SOURCE TEXT:
Record: 50-48. Change on last season: +3
As stated in the preview, "the best-laid plans of evil geniuses never get disrupted until the last possible moment". The classic example of this is Goldfinger, where Bond stops the nuclear device when the countdown clock has reached - of course! - 0:07. And so it proved with my Cunning Plan to take over the NL West. Through the front three games, and after eight innings of today's game, it was all going so well. We were ahead by two runs, and the Padres would eventually also do their job, getting by the Giants in eleven innings.
All Julio had to do was get through the ninth inning. He could even allow a run. And the top of the NL West would then, at the time of writing, be ours. But every plan has a fatal flaw, and ours was Bob Melvin, who decided to run Jorge out for a fourth consecutive day - something Julio hasn't done this season or last. In the GameDay Thread, we were debating the wisdom of that as early as the seventh innings, and I think both the use of, and the need to use, Julio can probably be chalked up to Melvin management.
In particular, I was surprised to see Tony Pena yanked having thrown only 17 pitches. They'd already let him bat between his first two innings, and he'd retired six straight. I'd have let him go one more: then we could have used Vizcaino and Lyon for the eighth and ninth. Or even Medders, who threw only five pitches yesterday, would have seemed like a better bet, especially with an off-day tomorrow. However, Melvin's use of bullpen arms has never, ever been a strong point. I just hope Julio does not go the way of our other closers, that BoMel has "broken"...

RECORD SET:
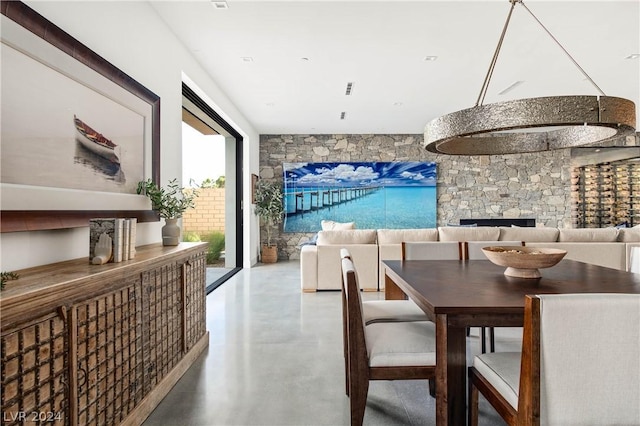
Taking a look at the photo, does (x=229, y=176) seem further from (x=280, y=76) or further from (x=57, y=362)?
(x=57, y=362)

...

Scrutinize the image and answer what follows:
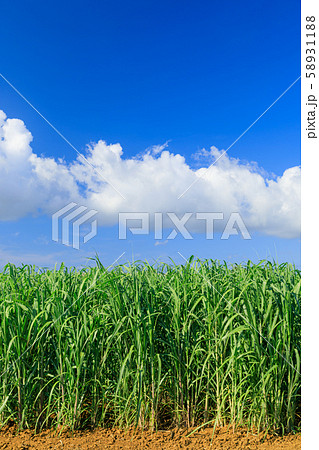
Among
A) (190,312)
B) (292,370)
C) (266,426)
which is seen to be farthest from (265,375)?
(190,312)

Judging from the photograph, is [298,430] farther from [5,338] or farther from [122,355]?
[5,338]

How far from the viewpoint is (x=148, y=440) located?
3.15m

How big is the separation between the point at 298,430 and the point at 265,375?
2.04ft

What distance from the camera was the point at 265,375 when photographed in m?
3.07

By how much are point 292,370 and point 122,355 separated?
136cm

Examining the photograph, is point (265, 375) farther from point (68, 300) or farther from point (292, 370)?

* * *

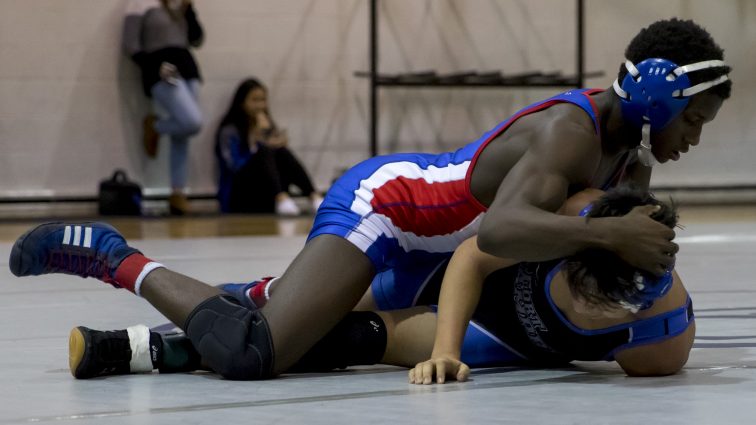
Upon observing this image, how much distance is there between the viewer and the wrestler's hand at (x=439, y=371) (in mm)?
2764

TASK REQUIREMENTS:
**a)** For each statement, answer yes or no according to the game recap, and quote the words that settle it. (i) The team's record stood at 50-48. (ii) Tony Pena was pulled after throwing 17 pitches. (iii) The Padres beat the Giants in nine innings.
**b)** According to the game recap, what time does the countdown clock show when Bond stops the nuclear device in Goldfinger?
**c)** Transcribe the passage of the game recap between "All Julio had" and "to Melvin management.", inclusive.
The records were taken from a separate source.

FULL SOLUTIONS:
**a)**
(i) Yes: "Record: 50-48."
(ii) Yes: "I was surprised to see Tony Pena yanked having thrown only 17 pitches."
(iii) No: "getting by the Giants in eleven innings."

**b)** 0:07

**c)**
All Julio had to do was get through the ninth inning. He could even allow a run. And the top of the NL West would then, at the time of writing, be ours. But every plan has a fatal flaw, and ours was Bob Melvin, who decided to run Jorge out for a fourth consecutive day - something Julio hasn't done this season or last. In the GameDay Thread, we were debating the wisdom of that as early as the seventh innings, and I think both the use of, and the need to use, Julio can probably be chalked up to Melvin management.